What excites you about the work being done on the maternal health front right now? Is there a particular innovation that you think has tremendous potential?

I'm particularly excited about family planning and the impact greater access can have. More than 200 million women want to use contraceptives but don't have access. If they did, family planning would reduce maternal deaths by at least 30 percent.

I had the ability to plan my family and it's something I took for granted as a woman living in America. For women in poor places where it's difficult to get basic health care, it may be even more important to have some control over how you grow your family.

There are excellent family planning options available now -- there is an injection that costs $1 and lasts for three months; there is an implant that costs $8 and lasts for four years. We need to make sure these innovative solutions continue to be developed and get delivered to the women who need them in developing countries around the world.

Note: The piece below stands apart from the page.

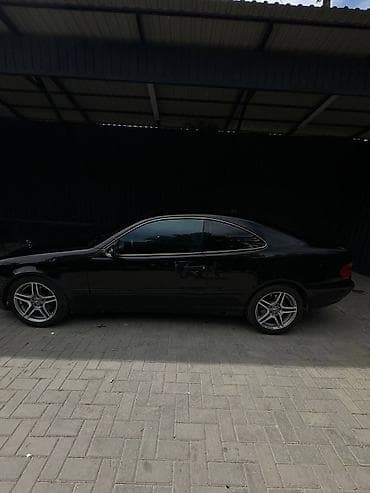 мерс майбак: Mercedes-Benz SLK-Class: 2000 г., 3.2 л, Автомат, Бензин, Купе — 4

What do you want to tell the billions of mothers out there on this Mother's Day?

What excites me is that we're focusing on mothers--because mothers are the bedrock of families. If you save the mother's life, she's there to make sure her children are fed and her children are educated.

What I want to tell mothers around the world is that progress is being made in maternal health -- and we need to tell that story. We've gone from half a million women dying every year in childbirth to fewer than 350,000. If you use your voice to tell governments that it's important to save women's lives, and that progress is happening, those leaders will listen and they will do more.